[SUPPLIED RECORDS]
================================

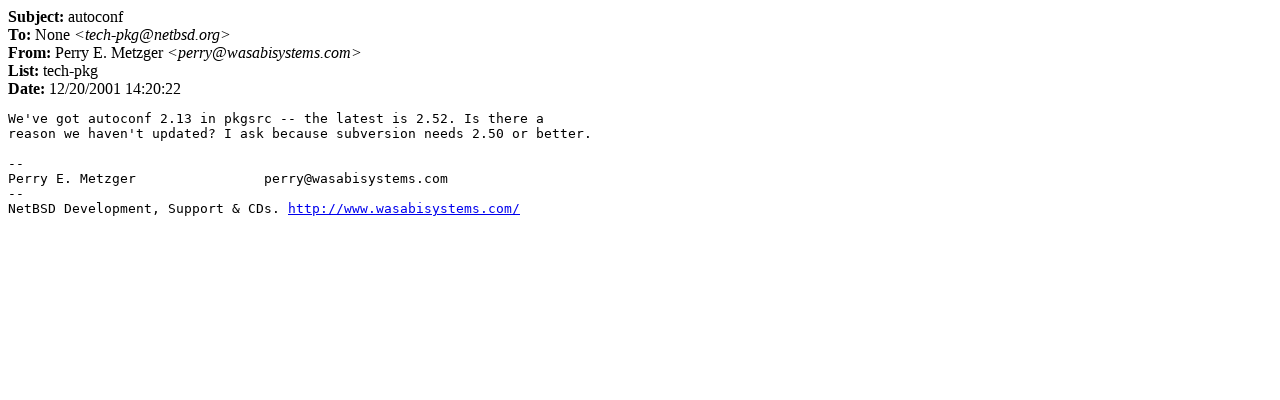

--- FILE ---
content_type: text/html
request_url: https://mail-index.netbsd.org/tech-pkg/2001/12/20/0015.html
body_size: 652
content:
<HTML><HEAD><TITLE>tech-pkg: autoconf</TITLE></HEAD>
<BODY BGCOLOR="#FFFFFF" TEXT="#000000">
<B>Subject:</B> autoconf<BR>
<B>To:</B> None <i>&lt;tech-pkg&#64;netbsd.org&gt;</i><BR>
<B>From:</B> Perry E. Metzger <i>&lt;perry&#64;wasabisystems.com&gt;</i><BR>
<B>List:</B> tech-pkg<BR>
<B>Date:</B> 12/20/2001 14:20:22
<PRE>We've got autoconf 2.13 in pkgsrc -- the latest is 2.52. Is there a
reason we haven't updated? I ask because subversion needs 2.50 or better.

--
Perry E. Metzger		perry&#64;wasabisystems.com
--
NetBSD Development, Support &amp; CDs. <A HREF="http://www.wasabisystems.com/">http://www.wasabisystems.com/</A>
</PRE>
</BODY></HTML>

================================

[TASK REQUIREMENTS] Retype all the entries word for word; the pictures stay out.

[SOLUTION TO THE EXERCISE]
--- FILE ---
content_type: text/html
request_url: https://mail-index.netbsd.org/tech-pkg/2001/12/20/0015.html
body_size: 652
content:
<HTML><HEAD><TITLE>tech-pkg: autoconf</TITLE></HEAD>
<BODY BGCOLOR="#FFFFFF" TEXT="#000000">
<B>Subject:</B> autoconf<BR>
<B>To:</B> None <i>&lt;tech-pkg&#64;netbsd.org&gt;</i><BR>
<B>From:</B> Perry E. Metzger <i>&lt;perry&#64;wasabisystems.com&gt;</i><BR>
<B>List:</B> tech-pkg<BR>
<B>Date:</B> 12/20/2001 14:20:22
<PRE>We've got autoconf 2.13 in pkgsrc -- the latest is 2.52. Is there a
reason we haven't updated? I ask because subversion needs 2.50 or better.

--
Perry E. Metzger		perry&#64;wasabisystems.com
--
NetBSD Development, Support &amp; CDs. <A HREF="http://www.wasabisystems.com/">http://www.wasabisystems.com/</A>
</PRE>
</BODY></HTML>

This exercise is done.